Ponkotsu LLM
● LiveA lightweight language model running on a Raspberry Pi. It's no good at hard problems, but for small talk and a bit of writing help, it does its honest best. Responses stream back token by token.
- Endpoint
POST /api/chat- I/O
- text->text · streaming
Demo
⌘/Ctrl + Enter
>
How to use
Ollama-compatible. Use the official ollama
package and just point the host at ponkotsu-lab.net.
Install
npm install ollama
Try it
import { Ollama } from "ollama";
const ollama = new Ollama({ host: "https://ponkotsu-lab.net" });
const res = await ollama.chat({
model: "gemma4:e2b",
messages: [{ role: "user", content: "Write a short story" }],
stream: true,
});
for await (const part of res) {
process.stdout.write(part.message.content); // print each token as it arrives
}
Run it and the text streams into your terminal piece by piece.
Notes
- The model is
gemma4:e2b. - In the browser, use
import { Ollama } from "ollama/browser". - The thinking phase is disabled server-side, so the answer starts right away.

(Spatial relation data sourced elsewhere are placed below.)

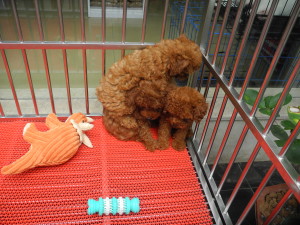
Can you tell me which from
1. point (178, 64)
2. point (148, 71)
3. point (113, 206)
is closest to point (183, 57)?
point (178, 64)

Limitations (the ponkotsu bits)
- Input and output together are capped at ~1024 tokens (older input is trimmed if you go over).
- Being underpowered, long text and complex reasoning are not its strength.
- Under load you may be rate-limited and put in a queue.
- Open to everyone, but there is a per-IP usage cap.
- Runs on a lightweight model (powered by Ollama / gemma).